SELECTED EXTRACT section start
There have been a lot of comings and goings in our house lately, and my mother, who has Alzheimer’s, can’t keep up. She walked into the living room yesterday, saw my husband playing the piano, and said “oh, are you spending the night too? Well, I don’t know who you are, but you’re welcome to stay.”

Can you imagine being so generous? I’ve heard that when Alzheimer’s strips away everything else, it leaves the core personality. My grandmother, for instance, was reduced to one word near the end, but that word was “honey.” The doctor was impressed. “I’ve heard a lot worse words from Alzheimer’s patients,” he said. “Your grandmother must have been a loving woman.”

Earlier on, when my third baby was a newborn, I was changing her diaper and she peed all over the place. As I tried to gather clean clothes and mop up, she lay there, soaking wet and wailing. My mother rushed in and picked her up anyway. She couldn’t remember the baby’s name at that point, but it didn’t matter. She was a baby who needed to be held.

It seems that my mother has forgotten almost everything but how to love. There’s a high chance that I will get Alzheimer’s myself when the time comes, and I’m scared of what the disease will reveal at my core. I hope that, as with my mother, it will be love.
SELECTED EXTRACT section end
INSTRUCTIONS:
1. List every family member of the narrator mentioned in the passage about Alzheimer's.
2. Retype the passage about Alzheimer's from "It seems that" to "will be love.".
GIVEN INFORMATION section start
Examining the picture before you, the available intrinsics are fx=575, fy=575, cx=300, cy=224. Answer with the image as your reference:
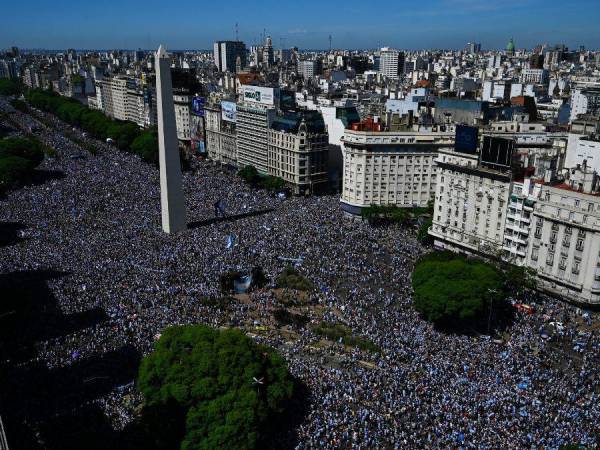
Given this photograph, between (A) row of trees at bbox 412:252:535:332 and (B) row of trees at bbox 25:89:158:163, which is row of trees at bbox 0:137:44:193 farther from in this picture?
(A) row of trees at bbox 412:252:535:332

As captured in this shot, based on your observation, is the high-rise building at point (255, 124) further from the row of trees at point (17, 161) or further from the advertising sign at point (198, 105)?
the row of trees at point (17, 161)

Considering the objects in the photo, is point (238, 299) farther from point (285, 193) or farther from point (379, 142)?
point (285, 193)

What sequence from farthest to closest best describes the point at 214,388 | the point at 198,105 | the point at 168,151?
1. the point at 198,105
2. the point at 168,151
3. the point at 214,388

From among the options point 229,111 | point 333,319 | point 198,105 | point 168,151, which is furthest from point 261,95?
point 333,319

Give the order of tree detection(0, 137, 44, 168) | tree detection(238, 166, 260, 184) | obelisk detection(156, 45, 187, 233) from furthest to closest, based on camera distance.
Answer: tree detection(0, 137, 44, 168) → tree detection(238, 166, 260, 184) → obelisk detection(156, 45, 187, 233)

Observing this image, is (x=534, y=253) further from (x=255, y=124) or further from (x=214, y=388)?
(x=255, y=124)

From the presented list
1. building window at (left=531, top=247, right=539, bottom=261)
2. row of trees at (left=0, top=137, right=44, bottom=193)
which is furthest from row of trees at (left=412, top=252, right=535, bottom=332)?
row of trees at (left=0, top=137, right=44, bottom=193)

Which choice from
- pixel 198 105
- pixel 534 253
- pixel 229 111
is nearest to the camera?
pixel 534 253

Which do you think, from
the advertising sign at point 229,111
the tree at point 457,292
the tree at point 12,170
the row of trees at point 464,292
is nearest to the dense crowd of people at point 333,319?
the row of trees at point 464,292
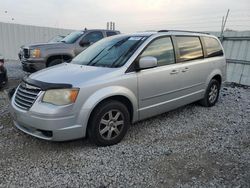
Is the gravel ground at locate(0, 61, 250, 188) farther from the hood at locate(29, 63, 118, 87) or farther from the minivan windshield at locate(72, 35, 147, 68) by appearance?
the minivan windshield at locate(72, 35, 147, 68)

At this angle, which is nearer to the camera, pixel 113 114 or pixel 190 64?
pixel 113 114

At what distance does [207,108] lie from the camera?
6289mm

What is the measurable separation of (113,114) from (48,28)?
15.1m

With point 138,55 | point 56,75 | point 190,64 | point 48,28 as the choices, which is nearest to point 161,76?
point 138,55

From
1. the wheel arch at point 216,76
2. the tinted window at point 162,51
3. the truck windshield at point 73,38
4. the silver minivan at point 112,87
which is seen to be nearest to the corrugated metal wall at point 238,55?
the wheel arch at point 216,76

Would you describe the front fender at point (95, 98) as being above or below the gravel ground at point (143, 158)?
above

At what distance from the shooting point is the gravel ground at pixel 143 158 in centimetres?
332

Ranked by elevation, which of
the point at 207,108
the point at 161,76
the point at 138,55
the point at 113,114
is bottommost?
the point at 207,108

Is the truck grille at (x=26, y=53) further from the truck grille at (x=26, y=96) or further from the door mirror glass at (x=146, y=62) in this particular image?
the door mirror glass at (x=146, y=62)

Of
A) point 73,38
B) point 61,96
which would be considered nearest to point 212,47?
point 61,96

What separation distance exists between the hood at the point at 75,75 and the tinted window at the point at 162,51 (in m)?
0.85

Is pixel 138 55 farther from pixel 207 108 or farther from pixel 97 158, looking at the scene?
pixel 207 108

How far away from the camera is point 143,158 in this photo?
386cm

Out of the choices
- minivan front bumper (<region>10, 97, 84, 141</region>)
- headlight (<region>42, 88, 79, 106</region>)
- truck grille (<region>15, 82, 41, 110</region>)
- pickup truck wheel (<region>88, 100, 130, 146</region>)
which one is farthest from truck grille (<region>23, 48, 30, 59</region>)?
pickup truck wheel (<region>88, 100, 130, 146</region>)
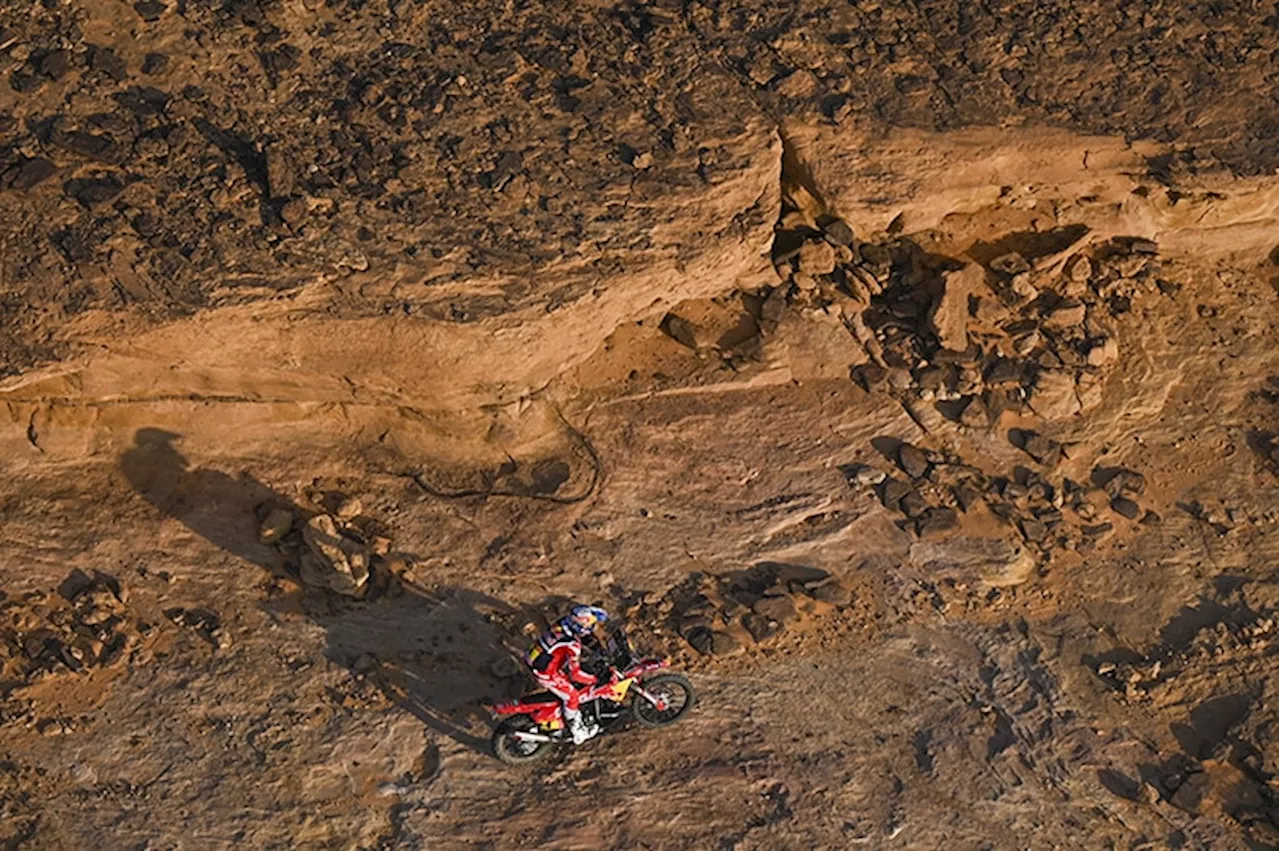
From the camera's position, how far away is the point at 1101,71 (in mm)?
11562

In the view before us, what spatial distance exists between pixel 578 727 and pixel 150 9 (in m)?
6.57

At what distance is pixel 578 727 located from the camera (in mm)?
10500

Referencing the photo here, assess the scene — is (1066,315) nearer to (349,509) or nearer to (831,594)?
(831,594)

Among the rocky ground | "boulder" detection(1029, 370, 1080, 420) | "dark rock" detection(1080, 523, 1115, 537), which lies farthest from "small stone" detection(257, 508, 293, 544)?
"dark rock" detection(1080, 523, 1115, 537)

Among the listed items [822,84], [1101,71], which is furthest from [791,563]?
[1101,71]

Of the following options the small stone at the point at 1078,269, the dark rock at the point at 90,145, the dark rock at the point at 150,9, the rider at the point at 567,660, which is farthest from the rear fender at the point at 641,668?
the dark rock at the point at 150,9

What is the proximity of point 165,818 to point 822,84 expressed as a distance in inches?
286

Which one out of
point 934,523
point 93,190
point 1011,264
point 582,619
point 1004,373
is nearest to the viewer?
point 582,619

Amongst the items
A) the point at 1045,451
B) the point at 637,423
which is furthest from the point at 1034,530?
the point at 637,423

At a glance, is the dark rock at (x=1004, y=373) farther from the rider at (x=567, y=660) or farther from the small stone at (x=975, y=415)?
the rider at (x=567, y=660)

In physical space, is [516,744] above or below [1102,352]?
below

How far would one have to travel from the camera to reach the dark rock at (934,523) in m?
11.6

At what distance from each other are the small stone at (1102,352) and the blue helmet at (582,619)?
4729 millimetres

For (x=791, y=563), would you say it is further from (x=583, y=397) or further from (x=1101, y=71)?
(x=1101, y=71)
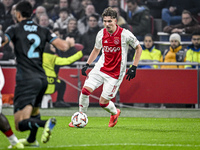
GIVEN INFORMATION section end
EXERCISE RESPONSES:
1.
- Mother
- Husband
- Grandmother
- Third baby (a daughter)

2.
It seems that my mother has forgotten almost everything but how to love. There’s a high chance that I will get Alzheimer’s myself when the time comes, and I’m scared of what the disease will reveal at my core. I hope that, as with my mother, it will be love.